**Goal of the exercise**
Within the records below, reproduce without change the lines from the line that has "一壶茶，四五好友，增添饮茶乐趣。" through the line that has "羊脂玉茶壶不仅外表美观，拿捏舒适出水也十分流畅，不愧为器之精品，匠心之作。", and only those.

**Data listing**
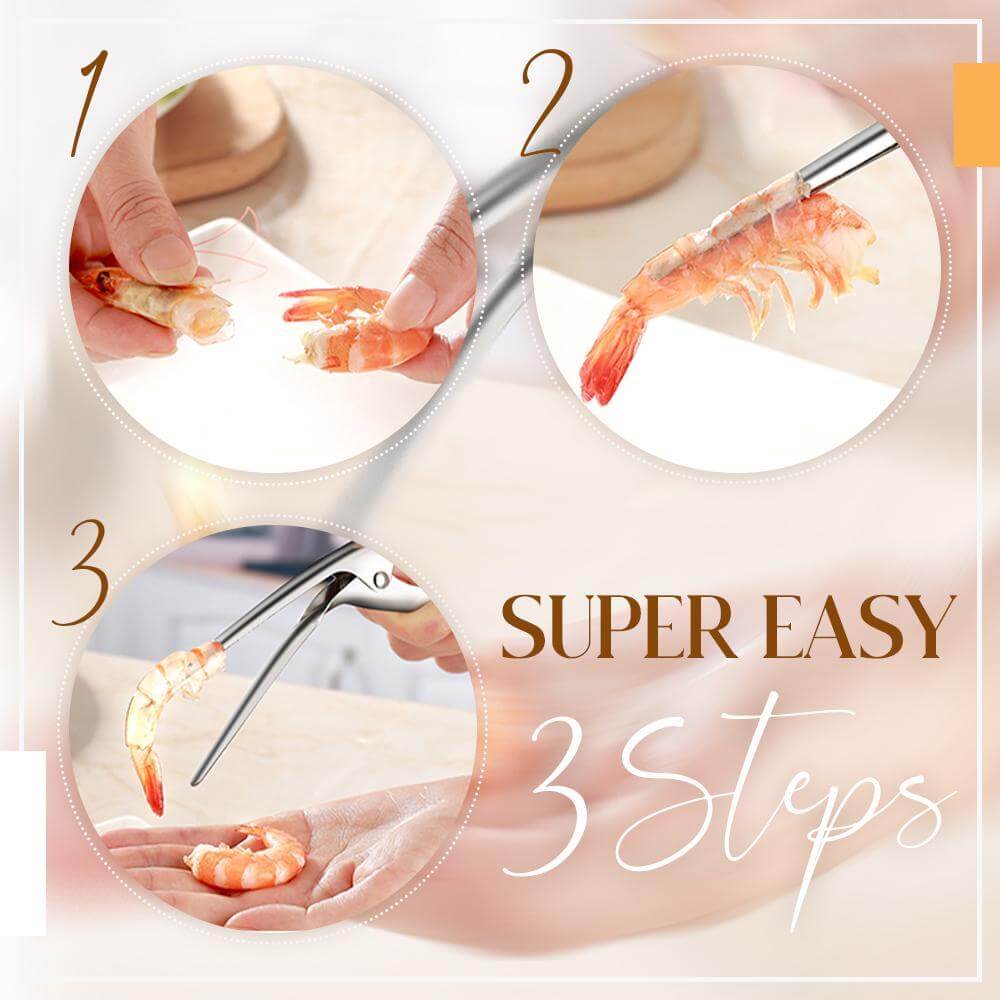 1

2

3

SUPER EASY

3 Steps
--
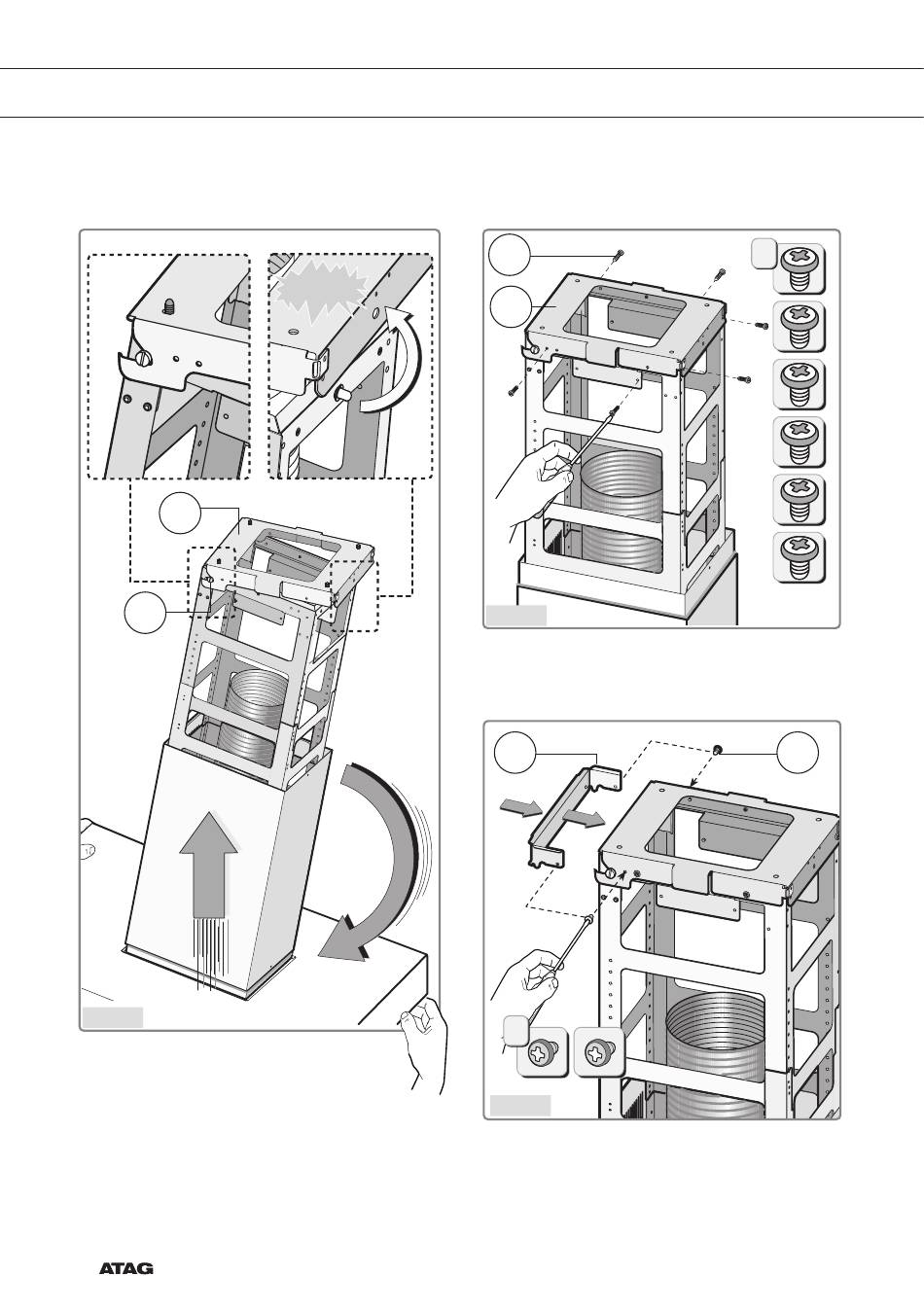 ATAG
==
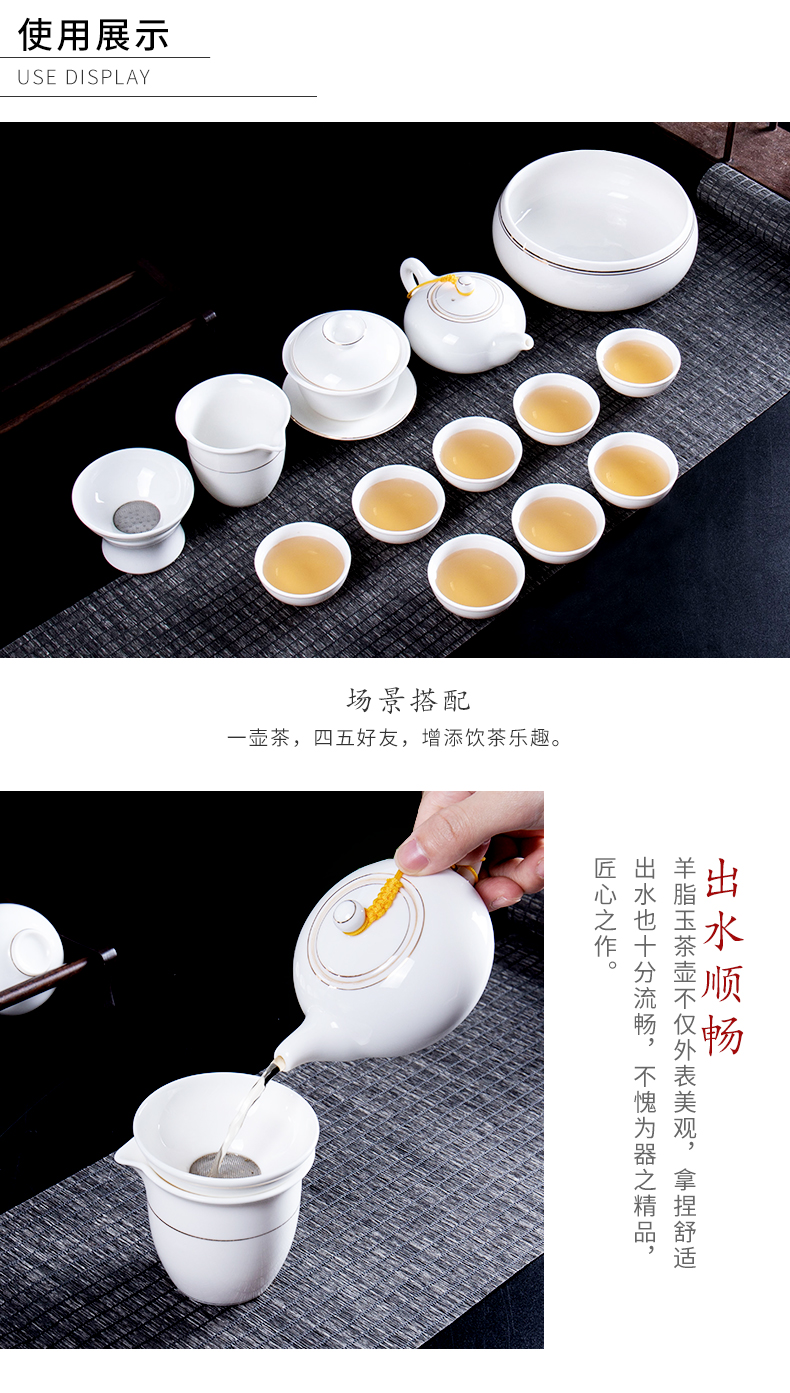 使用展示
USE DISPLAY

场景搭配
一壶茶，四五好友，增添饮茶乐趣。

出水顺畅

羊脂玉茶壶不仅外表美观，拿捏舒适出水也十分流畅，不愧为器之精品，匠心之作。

**Problem solution**
一壶茶，四五好友，增添饮茶乐趣。

出水顺畅

羊脂玉茶壶不仅外表美观，拿捏舒适出水也十分流畅，不愧为器之精品，匠心之作。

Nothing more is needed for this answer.